Where Sir Frank and I differ is that I believe the Auditor General’s Department should be dissolved and replaced with a much more powerful independent agency that has adequate staff.
Barbados is extremely fortunate to have an Auditor General like Trotman and his staff who, as far as I am aware, have never wavered in their duty to inform us about suspected irregularities no matter the Government in power.
I do agree that our Auditor General’s Department needs to be adequately staffed and independent, but it also needs to be insulated from intentional or inadvertent subversion and it must also have the power to refer suspected cases of fraudulent activity directly to the Director of Public Prosecutions (DPP), if the perception of corruption is to be curtailed.
At the moment our Financial Management & Audit Act /Part IV/ 40.(2) only provides that where it appears to the Auditor General that any irregularities have occurred . . . . The Auditor General shall immediately bring the matter to the notice of the accounting officer and, where the case is serious, report the circumstances to the Director of Finance and Economic Affairs.

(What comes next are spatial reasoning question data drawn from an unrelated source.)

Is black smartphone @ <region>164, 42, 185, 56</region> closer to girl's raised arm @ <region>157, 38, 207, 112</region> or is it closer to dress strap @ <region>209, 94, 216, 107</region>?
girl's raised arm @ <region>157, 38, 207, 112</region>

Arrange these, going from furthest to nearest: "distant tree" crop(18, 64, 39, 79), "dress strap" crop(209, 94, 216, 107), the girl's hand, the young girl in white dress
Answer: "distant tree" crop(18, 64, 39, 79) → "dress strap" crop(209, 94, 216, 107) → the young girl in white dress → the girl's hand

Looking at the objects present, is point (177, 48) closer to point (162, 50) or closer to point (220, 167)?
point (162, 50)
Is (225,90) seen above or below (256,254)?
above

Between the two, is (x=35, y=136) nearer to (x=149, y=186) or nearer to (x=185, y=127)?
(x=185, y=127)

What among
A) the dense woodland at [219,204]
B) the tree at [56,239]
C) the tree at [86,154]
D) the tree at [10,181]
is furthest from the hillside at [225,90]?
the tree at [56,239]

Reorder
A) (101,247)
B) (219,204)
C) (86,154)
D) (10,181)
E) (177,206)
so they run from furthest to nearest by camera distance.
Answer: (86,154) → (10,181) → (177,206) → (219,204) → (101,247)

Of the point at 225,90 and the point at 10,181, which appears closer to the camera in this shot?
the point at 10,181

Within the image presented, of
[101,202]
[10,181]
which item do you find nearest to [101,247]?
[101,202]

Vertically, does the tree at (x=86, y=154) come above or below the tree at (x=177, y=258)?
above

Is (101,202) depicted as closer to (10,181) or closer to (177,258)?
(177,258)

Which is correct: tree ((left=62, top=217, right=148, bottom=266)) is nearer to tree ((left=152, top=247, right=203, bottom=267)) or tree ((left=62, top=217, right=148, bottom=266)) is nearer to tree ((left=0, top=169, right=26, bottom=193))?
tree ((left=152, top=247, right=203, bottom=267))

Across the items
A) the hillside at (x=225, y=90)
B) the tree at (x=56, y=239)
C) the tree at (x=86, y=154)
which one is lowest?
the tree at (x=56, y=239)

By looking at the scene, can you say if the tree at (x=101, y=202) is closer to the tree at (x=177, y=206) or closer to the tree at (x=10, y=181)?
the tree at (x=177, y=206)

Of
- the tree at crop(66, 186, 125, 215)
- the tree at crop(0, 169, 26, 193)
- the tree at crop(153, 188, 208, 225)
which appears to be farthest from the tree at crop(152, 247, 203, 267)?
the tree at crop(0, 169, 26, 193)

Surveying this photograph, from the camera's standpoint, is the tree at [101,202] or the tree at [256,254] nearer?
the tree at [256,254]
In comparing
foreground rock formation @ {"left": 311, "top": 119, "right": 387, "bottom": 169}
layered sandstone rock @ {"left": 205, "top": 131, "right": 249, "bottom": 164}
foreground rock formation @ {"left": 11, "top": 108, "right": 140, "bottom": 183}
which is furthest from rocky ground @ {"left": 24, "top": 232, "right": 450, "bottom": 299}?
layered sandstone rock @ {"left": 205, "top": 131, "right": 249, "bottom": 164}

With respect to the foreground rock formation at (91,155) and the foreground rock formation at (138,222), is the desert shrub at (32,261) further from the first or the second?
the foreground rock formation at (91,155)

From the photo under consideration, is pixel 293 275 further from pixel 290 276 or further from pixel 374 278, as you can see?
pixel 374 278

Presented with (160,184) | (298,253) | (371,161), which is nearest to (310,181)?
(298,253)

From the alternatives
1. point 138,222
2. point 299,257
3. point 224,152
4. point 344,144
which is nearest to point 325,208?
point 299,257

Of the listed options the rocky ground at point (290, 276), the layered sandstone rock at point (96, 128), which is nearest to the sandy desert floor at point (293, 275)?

According to an OAS Final Report on Belize in 2014 (Implementation of the Inter-American Convention against Corruption), the committee of experts reiterated the need to strengthen the watchdog agencies.
Of particular note, they suggested that the budget allocations of watchdog agencies like the Auditor General’s Department should not fall under the control of the Minister of Finance, given the real possibility of him being accused of leveraging his authority to subvert the independence, autonomy, integrity and impartiality of these agencies.
Additionally, they argued that consideration should be given to restructuring the respective legislation to match the one in Jamaica, where the budget of the Contractor General is determined by the Upper and Lower Houses of Assembly.
Before we begin the work of creating an office of Contractor General as proposed by Sir Frank, perhaps it would be simpler at this juncture to amend our Financial Management & Audit Act to give the teeth and the insulation that our current Auditor General clearly lacks.
I look forward to the day when our Auditor General has the power to take suspected cases of fraudulent activity directly to the DPP for prosecution. I look forward to the day when our Auditor General has all of the resources, human and technological, that he needs to effectively audit all of our public accounts.
I look forward to the day when our Auditor General’s reports are no longer bursting with statements of concern or suspicions about fraudulent transactions in the public sector. I look forward to the day when the perception of corruption in our public sector is nowhere near what obtains today.
All we need to do is to strengthen and insulate our Auditor General’s Department. This is one of our low-hanging fruits.